[TRECHO DE ORIGEM]
——————————
Uma amiga, leitora de coloridas cartas de Tarot havia previsto. E ela não soube se poderia acreditar. Teve dúvidas.
Um dia, entretanto, dentro do ventre já distendido e saliente ela sentiu...Delicado, quase um múrmurio como o som do vento nas folhas das árvores... Como o farfalhar de asas, de pássaros, de aves, de anjos...As asas de um anjo ensaiando futuro movimento. Era um anjo que carregava dentro de si, tinha agora a certeza.
E ele chegou num dia ensolarado e frio de maio, às portas do inverno, como uma promessa de primavera futura.
E cresceu como linda, bela, belíssima menina, às vezes brava e teimosa, às vezes meiga e delicada. E era e é mesmo um anjo onde ela, sua mãe, deposita toda a esperança e encontra o colo e afeto que o mundo tenta esgarçar...
Todo maio ela agradece e comemora sua chegada e concorda com a frase de Clarice Lispector: eles existem mesmo.

Para Luiza e seus 22 anos, que tem a dificil tarefa de tomar conta e amar essa mãe tão complicada.

segunda-feira, 10 de maio de 2010

Tesoura do Desejo



- O que é que houve, meu amor, você cortou os seus cabelos?
- Foi a tesoura do desejo, desejo mesmo de mudar
( Alceu valença- Tesoura do Desejo
)

Lembram da história de Sansão e Dalila?
Está no Livro dos Juízes e rendeu um filme, lindamente cafona, com um dos meus ídolos: Victor Mature ( e sua inesquecível " arqueada" de sobrancelhas!).
Há um lindo fetiche ligado aos cabelos...
Nosso herói, nazareu, usava longas madeixas e era o terror dos inimigos por conta de sua força descomunal. Belo dia, Dalila, agente infiltrada, com sua sedução e artimanhas descobre seu segredo e corta a longa cabeleira enquanto Sansão dorme. Pronto, a força acabou, ele é aprisionado e morre um espetáculo do templo inimigo.
Foi aí que, sem querer, acabei traçando um paralelo comigo. Só que ao contrário.
Estou sempre mudando os cabelos, seja cor, comprimento ou corte! Não existem 2 fotos que tenha tirada em situações diferentes que os meus cabelos estejam iguais.
Observei algo interessante, sempre que não estou bem, quer me sentindo depressiva, ansiosa ou mesmo com algum problema aparentemente sem saída, corto os cabelos!
——————————
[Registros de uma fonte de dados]
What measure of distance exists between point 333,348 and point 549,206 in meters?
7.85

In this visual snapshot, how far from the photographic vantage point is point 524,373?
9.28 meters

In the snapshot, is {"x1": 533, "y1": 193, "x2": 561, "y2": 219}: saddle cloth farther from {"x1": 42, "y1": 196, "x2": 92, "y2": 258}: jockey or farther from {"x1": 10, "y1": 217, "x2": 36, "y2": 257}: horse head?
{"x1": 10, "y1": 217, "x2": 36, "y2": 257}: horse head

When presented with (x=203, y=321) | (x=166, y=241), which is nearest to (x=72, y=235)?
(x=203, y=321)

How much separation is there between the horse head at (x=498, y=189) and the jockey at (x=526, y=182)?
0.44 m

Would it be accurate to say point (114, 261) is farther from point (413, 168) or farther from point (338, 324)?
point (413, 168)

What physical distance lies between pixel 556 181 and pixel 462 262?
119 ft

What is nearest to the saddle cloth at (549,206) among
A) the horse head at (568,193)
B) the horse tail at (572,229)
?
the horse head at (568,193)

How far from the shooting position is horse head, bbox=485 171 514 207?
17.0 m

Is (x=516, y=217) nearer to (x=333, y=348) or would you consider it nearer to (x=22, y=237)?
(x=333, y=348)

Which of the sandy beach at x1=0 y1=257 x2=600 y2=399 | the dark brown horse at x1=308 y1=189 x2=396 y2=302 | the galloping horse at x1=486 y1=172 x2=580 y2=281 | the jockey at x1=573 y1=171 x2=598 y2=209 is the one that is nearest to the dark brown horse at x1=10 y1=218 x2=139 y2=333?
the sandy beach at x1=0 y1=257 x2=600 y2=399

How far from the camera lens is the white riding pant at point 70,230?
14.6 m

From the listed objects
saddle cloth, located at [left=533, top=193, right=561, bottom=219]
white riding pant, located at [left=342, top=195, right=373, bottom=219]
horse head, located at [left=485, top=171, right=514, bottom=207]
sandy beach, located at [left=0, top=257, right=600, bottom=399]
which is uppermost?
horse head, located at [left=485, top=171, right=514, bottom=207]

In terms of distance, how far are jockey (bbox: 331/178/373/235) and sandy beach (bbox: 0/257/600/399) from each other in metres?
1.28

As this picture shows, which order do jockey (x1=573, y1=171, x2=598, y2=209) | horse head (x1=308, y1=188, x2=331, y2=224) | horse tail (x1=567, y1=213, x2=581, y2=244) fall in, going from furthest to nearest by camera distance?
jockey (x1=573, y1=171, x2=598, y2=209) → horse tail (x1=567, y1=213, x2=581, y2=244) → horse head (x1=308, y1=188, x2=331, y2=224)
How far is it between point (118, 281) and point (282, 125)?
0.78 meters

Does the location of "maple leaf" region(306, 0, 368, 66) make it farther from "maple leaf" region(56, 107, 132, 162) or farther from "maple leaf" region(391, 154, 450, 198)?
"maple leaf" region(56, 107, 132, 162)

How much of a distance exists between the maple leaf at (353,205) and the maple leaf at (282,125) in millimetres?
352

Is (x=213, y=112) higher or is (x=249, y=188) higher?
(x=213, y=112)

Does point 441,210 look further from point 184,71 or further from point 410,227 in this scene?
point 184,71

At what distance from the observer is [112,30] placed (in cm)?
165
——————————
[COMPLETE O SEGUINTE]
- A) Segundo o trecho, em que livro está a história de Sansão e Dalila?
- B) No trecho, reescreva a parte que vai de "Lembram da história" até "do templo inimigo.", trocando "Dalila" por "Jezabel".

[RESULTADOS DO EXERCÍCIO]
- A) No Livro dos Juízes.

- B)
Lembram da história de Sansão e Jezabel?
Está no Livro dos Juízes e rendeu um filme, lindamente cafona, com um dos meus ídolos: Victor Mature ( e sua inesquecível " arqueada" de sobrancelhas!).
Há um lindo fetiche ligado aos cabelos...
Nosso herói, nazareu, usava longas madeixas e era o terror dos inimigos por conta de sua força descomunal. Belo dia, Jezabel, agente infiltrada, com sua sedução e artimanhas descobre seu segredo e corta a longa cabeleira enquanto Sansão dorme. Pronto, a força acabou, ele é aprisionado e morre um espetáculo do templo inimigo.